*EXTRAIT SOURCE:*
========================

Une montée en gamme ratée

Entre 2009 et 2019, le groupe Renault a gagné plus d'un point de part de marché en Europe. Il pesait 10,5% du marché l'an dernier contre 9,2% dix ans plus tôt. Mais le succès provient uniquement de sa filiale roumaine à bas coûts Dacia qui a plus que doublé ses volumes tandis que la marque au losange perdait du terrain. Chez Renault, on reconnaît que le losange est désormais trop proche de Dacia et a besoin de monter en gamme.

Problème: les derniers modèles statutaires ont été des échecs retentissants. "La berline Talisman ne s'est vendue qu'à 6.800 exemplaires l'an dernier en France, c'est très faible", constate Flavien Neuvy, directeur de l'Observatoire Cetelem de l'automobile. La carrière de l'Espace a été brisée par des problèmes de qualité et des rappels qui ont affecté son image.

Plus grave, Renault a manqué le virage des SUV, ces voitures aux allures de 4x4 dont le marché a explosé. En témoignent les ventes décevantes du Kadjar par rapport au Peugeot 3008. La marque a longtemps bénéficié de l'engouement pour les monospaces, dont il a été précurseur mais ce segment "qui a longtemps porté Renault s'est éteint de lui-même", explique M. Neuvy.

 

L'échec de la course aux volumes

L'ancien patron Carlos Ghosn avait lancé Renault dans une course aux volumes. Avec ses alliés japonais Nissan et Mitsubishi, il avait atteint en 2017 et 2018 le premier rang mondial et visait 14 millions d'unités en 2022 (dont 5,5 millions pour le groupe Renault).

Mais le marché s'est retourné à partir de 2018, notamment en Chine. Renault a vendu 3,8 millions de véhicules l'an dernier, en dessous des attentes. Résultat: un outil industriel pas assez rentable.

Pour faire tourner ses usines, le groupe a eu tendance à brader ses voitures, nuisant à la fois à ses marges et à son image.

========================

*LIGNES ENREGISTRÉES:*

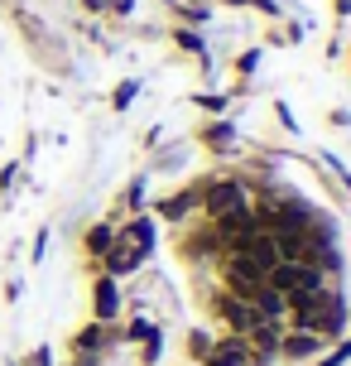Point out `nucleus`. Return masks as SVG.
<instances>
[{
    "mask_svg": "<svg viewBox=\"0 0 351 366\" xmlns=\"http://www.w3.org/2000/svg\"><path fill=\"white\" fill-rule=\"evenodd\" d=\"M135 82H121V87H116V107H130V102H135Z\"/></svg>",
    "mask_w": 351,
    "mask_h": 366,
    "instance_id": "obj_10",
    "label": "nucleus"
},
{
    "mask_svg": "<svg viewBox=\"0 0 351 366\" xmlns=\"http://www.w3.org/2000/svg\"><path fill=\"white\" fill-rule=\"evenodd\" d=\"M217 313L226 318V328L236 332V337H245L255 323H265L255 313V304H250V299H236V294H222V299H217Z\"/></svg>",
    "mask_w": 351,
    "mask_h": 366,
    "instance_id": "obj_4",
    "label": "nucleus"
},
{
    "mask_svg": "<svg viewBox=\"0 0 351 366\" xmlns=\"http://www.w3.org/2000/svg\"><path fill=\"white\" fill-rule=\"evenodd\" d=\"M149 251H154V227H149V217H135L126 232H116L111 251H106L101 260H106V270H111V274H130Z\"/></svg>",
    "mask_w": 351,
    "mask_h": 366,
    "instance_id": "obj_1",
    "label": "nucleus"
},
{
    "mask_svg": "<svg viewBox=\"0 0 351 366\" xmlns=\"http://www.w3.org/2000/svg\"><path fill=\"white\" fill-rule=\"evenodd\" d=\"M92 299H96V318H101V323H111L116 313H121V294H116V274H101V280H96Z\"/></svg>",
    "mask_w": 351,
    "mask_h": 366,
    "instance_id": "obj_6",
    "label": "nucleus"
},
{
    "mask_svg": "<svg viewBox=\"0 0 351 366\" xmlns=\"http://www.w3.org/2000/svg\"><path fill=\"white\" fill-rule=\"evenodd\" d=\"M203 212H207V222H217L222 212H231V207H240V202H250L245 198V183H203Z\"/></svg>",
    "mask_w": 351,
    "mask_h": 366,
    "instance_id": "obj_2",
    "label": "nucleus"
},
{
    "mask_svg": "<svg viewBox=\"0 0 351 366\" xmlns=\"http://www.w3.org/2000/svg\"><path fill=\"white\" fill-rule=\"evenodd\" d=\"M347 357H351V332H347V337H342V342H337V347L327 352V357H322V362H317V366H342V362H347Z\"/></svg>",
    "mask_w": 351,
    "mask_h": 366,
    "instance_id": "obj_9",
    "label": "nucleus"
},
{
    "mask_svg": "<svg viewBox=\"0 0 351 366\" xmlns=\"http://www.w3.org/2000/svg\"><path fill=\"white\" fill-rule=\"evenodd\" d=\"M226 5H255V0H226Z\"/></svg>",
    "mask_w": 351,
    "mask_h": 366,
    "instance_id": "obj_12",
    "label": "nucleus"
},
{
    "mask_svg": "<svg viewBox=\"0 0 351 366\" xmlns=\"http://www.w3.org/2000/svg\"><path fill=\"white\" fill-rule=\"evenodd\" d=\"M111 241H116L111 227H92V232H87V251H92V256H106V251H111Z\"/></svg>",
    "mask_w": 351,
    "mask_h": 366,
    "instance_id": "obj_8",
    "label": "nucleus"
},
{
    "mask_svg": "<svg viewBox=\"0 0 351 366\" xmlns=\"http://www.w3.org/2000/svg\"><path fill=\"white\" fill-rule=\"evenodd\" d=\"M96 342H101V328H87L82 337H77V352H92Z\"/></svg>",
    "mask_w": 351,
    "mask_h": 366,
    "instance_id": "obj_11",
    "label": "nucleus"
},
{
    "mask_svg": "<svg viewBox=\"0 0 351 366\" xmlns=\"http://www.w3.org/2000/svg\"><path fill=\"white\" fill-rule=\"evenodd\" d=\"M203 366H255V352H250V342L245 337H226V342H212V347L203 352Z\"/></svg>",
    "mask_w": 351,
    "mask_h": 366,
    "instance_id": "obj_3",
    "label": "nucleus"
},
{
    "mask_svg": "<svg viewBox=\"0 0 351 366\" xmlns=\"http://www.w3.org/2000/svg\"><path fill=\"white\" fill-rule=\"evenodd\" d=\"M317 352H322V337H317V332L294 328V332L279 337V357H284V362H308V357H317Z\"/></svg>",
    "mask_w": 351,
    "mask_h": 366,
    "instance_id": "obj_5",
    "label": "nucleus"
},
{
    "mask_svg": "<svg viewBox=\"0 0 351 366\" xmlns=\"http://www.w3.org/2000/svg\"><path fill=\"white\" fill-rule=\"evenodd\" d=\"M198 198H203V183L188 188V193H178V198H164V202H159V217H168V222L188 217V207H198Z\"/></svg>",
    "mask_w": 351,
    "mask_h": 366,
    "instance_id": "obj_7",
    "label": "nucleus"
}]
</instances>
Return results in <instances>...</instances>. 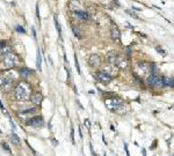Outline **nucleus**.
Instances as JSON below:
<instances>
[{
	"label": "nucleus",
	"mask_w": 174,
	"mask_h": 156,
	"mask_svg": "<svg viewBox=\"0 0 174 156\" xmlns=\"http://www.w3.org/2000/svg\"><path fill=\"white\" fill-rule=\"evenodd\" d=\"M1 146H2V148H4L5 150H7V152H11V148L8 147V144H7L6 142H2V143H1Z\"/></svg>",
	"instance_id": "23"
},
{
	"label": "nucleus",
	"mask_w": 174,
	"mask_h": 156,
	"mask_svg": "<svg viewBox=\"0 0 174 156\" xmlns=\"http://www.w3.org/2000/svg\"><path fill=\"white\" fill-rule=\"evenodd\" d=\"M1 58H2V56H1V53H0V60H1Z\"/></svg>",
	"instance_id": "31"
},
{
	"label": "nucleus",
	"mask_w": 174,
	"mask_h": 156,
	"mask_svg": "<svg viewBox=\"0 0 174 156\" xmlns=\"http://www.w3.org/2000/svg\"><path fill=\"white\" fill-rule=\"evenodd\" d=\"M36 67H37V69L41 72V69H42V54H41V51L40 50H37V58H36Z\"/></svg>",
	"instance_id": "18"
},
{
	"label": "nucleus",
	"mask_w": 174,
	"mask_h": 156,
	"mask_svg": "<svg viewBox=\"0 0 174 156\" xmlns=\"http://www.w3.org/2000/svg\"><path fill=\"white\" fill-rule=\"evenodd\" d=\"M0 108H1L2 110H5V109H4V105H2V104H1V103H0Z\"/></svg>",
	"instance_id": "30"
},
{
	"label": "nucleus",
	"mask_w": 174,
	"mask_h": 156,
	"mask_svg": "<svg viewBox=\"0 0 174 156\" xmlns=\"http://www.w3.org/2000/svg\"><path fill=\"white\" fill-rule=\"evenodd\" d=\"M15 81V75L13 73H1L0 74V88L2 90L8 91L12 88V84Z\"/></svg>",
	"instance_id": "3"
},
{
	"label": "nucleus",
	"mask_w": 174,
	"mask_h": 156,
	"mask_svg": "<svg viewBox=\"0 0 174 156\" xmlns=\"http://www.w3.org/2000/svg\"><path fill=\"white\" fill-rule=\"evenodd\" d=\"M30 100H31V102L35 104L36 106H39V105H41L42 101H43V96H42L41 92H35V94H31Z\"/></svg>",
	"instance_id": "10"
},
{
	"label": "nucleus",
	"mask_w": 174,
	"mask_h": 156,
	"mask_svg": "<svg viewBox=\"0 0 174 156\" xmlns=\"http://www.w3.org/2000/svg\"><path fill=\"white\" fill-rule=\"evenodd\" d=\"M31 96V87L27 82L21 81L15 87V98L19 102H27Z\"/></svg>",
	"instance_id": "1"
},
{
	"label": "nucleus",
	"mask_w": 174,
	"mask_h": 156,
	"mask_svg": "<svg viewBox=\"0 0 174 156\" xmlns=\"http://www.w3.org/2000/svg\"><path fill=\"white\" fill-rule=\"evenodd\" d=\"M74 63H76V67H77V71H78V74H80V67H79V61H78L77 56L74 57Z\"/></svg>",
	"instance_id": "22"
},
{
	"label": "nucleus",
	"mask_w": 174,
	"mask_h": 156,
	"mask_svg": "<svg viewBox=\"0 0 174 156\" xmlns=\"http://www.w3.org/2000/svg\"><path fill=\"white\" fill-rule=\"evenodd\" d=\"M9 139H11L12 143L16 144V146H20V143H21V139H20V138H19V136H17L15 133H12V134H11Z\"/></svg>",
	"instance_id": "17"
},
{
	"label": "nucleus",
	"mask_w": 174,
	"mask_h": 156,
	"mask_svg": "<svg viewBox=\"0 0 174 156\" xmlns=\"http://www.w3.org/2000/svg\"><path fill=\"white\" fill-rule=\"evenodd\" d=\"M9 123H11V126H12V129H13V131L16 130V126H15V124H14L13 119H9Z\"/></svg>",
	"instance_id": "25"
},
{
	"label": "nucleus",
	"mask_w": 174,
	"mask_h": 156,
	"mask_svg": "<svg viewBox=\"0 0 174 156\" xmlns=\"http://www.w3.org/2000/svg\"><path fill=\"white\" fill-rule=\"evenodd\" d=\"M116 64L119 66V68H125L128 66V63H127L125 59H117L116 60Z\"/></svg>",
	"instance_id": "20"
},
{
	"label": "nucleus",
	"mask_w": 174,
	"mask_h": 156,
	"mask_svg": "<svg viewBox=\"0 0 174 156\" xmlns=\"http://www.w3.org/2000/svg\"><path fill=\"white\" fill-rule=\"evenodd\" d=\"M72 30H73L74 35H76L78 38H81V32H80V30H79V28H76V27H73V28H72Z\"/></svg>",
	"instance_id": "21"
},
{
	"label": "nucleus",
	"mask_w": 174,
	"mask_h": 156,
	"mask_svg": "<svg viewBox=\"0 0 174 156\" xmlns=\"http://www.w3.org/2000/svg\"><path fill=\"white\" fill-rule=\"evenodd\" d=\"M29 120H27L28 126H31V127H42L43 124H44V120L41 116H34V117L28 118Z\"/></svg>",
	"instance_id": "5"
},
{
	"label": "nucleus",
	"mask_w": 174,
	"mask_h": 156,
	"mask_svg": "<svg viewBox=\"0 0 174 156\" xmlns=\"http://www.w3.org/2000/svg\"><path fill=\"white\" fill-rule=\"evenodd\" d=\"M85 126H87V129H90V127H91V124H90V120H88V119H86V120H85Z\"/></svg>",
	"instance_id": "27"
},
{
	"label": "nucleus",
	"mask_w": 174,
	"mask_h": 156,
	"mask_svg": "<svg viewBox=\"0 0 174 156\" xmlns=\"http://www.w3.org/2000/svg\"><path fill=\"white\" fill-rule=\"evenodd\" d=\"M19 73H20V77H21V78L27 79V78H29L31 74H33V71H31V69H29V68H26V67H25V68H21Z\"/></svg>",
	"instance_id": "13"
},
{
	"label": "nucleus",
	"mask_w": 174,
	"mask_h": 156,
	"mask_svg": "<svg viewBox=\"0 0 174 156\" xmlns=\"http://www.w3.org/2000/svg\"><path fill=\"white\" fill-rule=\"evenodd\" d=\"M6 44H5V42H2V40H0V49H2L4 46H5Z\"/></svg>",
	"instance_id": "28"
},
{
	"label": "nucleus",
	"mask_w": 174,
	"mask_h": 156,
	"mask_svg": "<svg viewBox=\"0 0 174 156\" xmlns=\"http://www.w3.org/2000/svg\"><path fill=\"white\" fill-rule=\"evenodd\" d=\"M68 7L72 9V11H79V8H81V4L79 0H71L70 1V5H68Z\"/></svg>",
	"instance_id": "12"
},
{
	"label": "nucleus",
	"mask_w": 174,
	"mask_h": 156,
	"mask_svg": "<svg viewBox=\"0 0 174 156\" xmlns=\"http://www.w3.org/2000/svg\"><path fill=\"white\" fill-rule=\"evenodd\" d=\"M124 148H125V152H127V155L129 156V150H128V146H127V144H124Z\"/></svg>",
	"instance_id": "29"
},
{
	"label": "nucleus",
	"mask_w": 174,
	"mask_h": 156,
	"mask_svg": "<svg viewBox=\"0 0 174 156\" xmlns=\"http://www.w3.org/2000/svg\"><path fill=\"white\" fill-rule=\"evenodd\" d=\"M19 64V58L17 56L13 53V52H9L7 54H5L1 60H0V65H1V68L4 69H11V68H14L15 66H17Z\"/></svg>",
	"instance_id": "2"
},
{
	"label": "nucleus",
	"mask_w": 174,
	"mask_h": 156,
	"mask_svg": "<svg viewBox=\"0 0 174 156\" xmlns=\"http://www.w3.org/2000/svg\"><path fill=\"white\" fill-rule=\"evenodd\" d=\"M161 83L164 84V86H170V87H173V80L170 78H167V77H164V78H161Z\"/></svg>",
	"instance_id": "19"
},
{
	"label": "nucleus",
	"mask_w": 174,
	"mask_h": 156,
	"mask_svg": "<svg viewBox=\"0 0 174 156\" xmlns=\"http://www.w3.org/2000/svg\"><path fill=\"white\" fill-rule=\"evenodd\" d=\"M71 139H72V142H74V131H73V129H71Z\"/></svg>",
	"instance_id": "26"
},
{
	"label": "nucleus",
	"mask_w": 174,
	"mask_h": 156,
	"mask_svg": "<svg viewBox=\"0 0 174 156\" xmlns=\"http://www.w3.org/2000/svg\"><path fill=\"white\" fill-rule=\"evenodd\" d=\"M110 36H111V38L113 39H120L121 37V32H120V30L116 28V27H113L111 29H110Z\"/></svg>",
	"instance_id": "14"
},
{
	"label": "nucleus",
	"mask_w": 174,
	"mask_h": 156,
	"mask_svg": "<svg viewBox=\"0 0 174 156\" xmlns=\"http://www.w3.org/2000/svg\"><path fill=\"white\" fill-rule=\"evenodd\" d=\"M96 77H98V79H99L102 83H105V84H108V83H110V82H111V77L108 74L107 72H103V71L98 72Z\"/></svg>",
	"instance_id": "9"
},
{
	"label": "nucleus",
	"mask_w": 174,
	"mask_h": 156,
	"mask_svg": "<svg viewBox=\"0 0 174 156\" xmlns=\"http://www.w3.org/2000/svg\"><path fill=\"white\" fill-rule=\"evenodd\" d=\"M88 64H90L91 67H98V66H100V64H101V57L99 54H96V53L91 54L88 57Z\"/></svg>",
	"instance_id": "8"
},
{
	"label": "nucleus",
	"mask_w": 174,
	"mask_h": 156,
	"mask_svg": "<svg viewBox=\"0 0 174 156\" xmlns=\"http://www.w3.org/2000/svg\"><path fill=\"white\" fill-rule=\"evenodd\" d=\"M76 15H77L80 20H82V21H87V20L90 19V15H88V13H87V12H85V11H77V12H76Z\"/></svg>",
	"instance_id": "15"
},
{
	"label": "nucleus",
	"mask_w": 174,
	"mask_h": 156,
	"mask_svg": "<svg viewBox=\"0 0 174 156\" xmlns=\"http://www.w3.org/2000/svg\"><path fill=\"white\" fill-rule=\"evenodd\" d=\"M106 105L110 111H115L117 108L123 105V101L120 98H108L106 100Z\"/></svg>",
	"instance_id": "4"
},
{
	"label": "nucleus",
	"mask_w": 174,
	"mask_h": 156,
	"mask_svg": "<svg viewBox=\"0 0 174 156\" xmlns=\"http://www.w3.org/2000/svg\"><path fill=\"white\" fill-rule=\"evenodd\" d=\"M36 111H37V109H28V110H25V111H22L21 113H20V117H26V116H33V115H35L36 113Z\"/></svg>",
	"instance_id": "16"
},
{
	"label": "nucleus",
	"mask_w": 174,
	"mask_h": 156,
	"mask_svg": "<svg viewBox=\"0 0 174 156\" xmlns=\"http://www.w3.org/2000/svg\"><path fill=\"white\" fill-rule=\"evenodd\" d=\"M116 60H117V54H116V52L115 51L108 52L107 61L109 63V65H111V66L116 65Z\"/></svg>",
	"instance_id": "11"
},
{
	"label": "nucleus",
	"mask_w": 174,
	"mask_h": 156,
	"mask_svg": "<svg viewBox=\"0 0 174 156\" xmlns=\"http://www.w3.org/2000/svg\"><path fill=\"white\" fill-rule=\"evenodd\" d=\"M146 83L150 86V87H159V86H162L161 83V79L156 75V74H151L146 80Z\"/></svg>",
	"instance_id": "6"
},
{
	"label": "nucleus",
	"mask_w": 174,
	"mask_h": 156,
	"mask_svg": "<svg viewBox=\"0 0 174 156\" xmlns=\"http://www.w3.org/2000/svg\"><path fill=\"white\" fill-rule=\"evenodd\" d=\"M149 69H150V67H149L146 63H138L137 66H136V73H138L141 77L146 75L149 73Z\"/></svg>",
	"instance_id": "7"
},
{
	"label": "nucleus",
	"mask_w": 174,
	"mask_h": 156,
	"mask_svg": "<svg viewBox=\"0 0 174 156\" xmlns=\"http://www.w3.org/2000/svg\"><path fill=\"white\" fill-rule=\"evenodd\" d=\"M16 30H17L19 32H23V34L26 32V30H25V29H23L22 27H20V26H17V27H16Z\"/></svg>",
	"instance_id": "24"
}]
</instances>
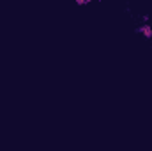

========================

*OBJECTIF 1:*
D'après l'extrait sur Renault, combien d'exemplaires de la berline Talisman ont été vendus en France l'an dernier ?
*OBJECTIF 2:*
Dites si chaque affirmation s'accorde avec l'extrait sur Renault : (a) le groupe Renault pesait 9,2 % du marché européen dix ans plus tôt ; (b) Renault a vendu 5,5 millions de véhicules l'an dernier ; (c) Dacia a plus que doublé ses volumes.

*RÉSULTAT 1:*
Seulement 6.800 exemplaires.

*RÉSULTAT 2:*
(a) Oui : « Il pesait 10,5% du marché l'an dernier contre 9,2% dix ans plus tôt. »
(b) Non : « Renault a vendu 3,8 millions de véhicules l'an dernier, en dessous des attentes. »
(c) Oui : « Dacia qui a plus que doublé ses volumes »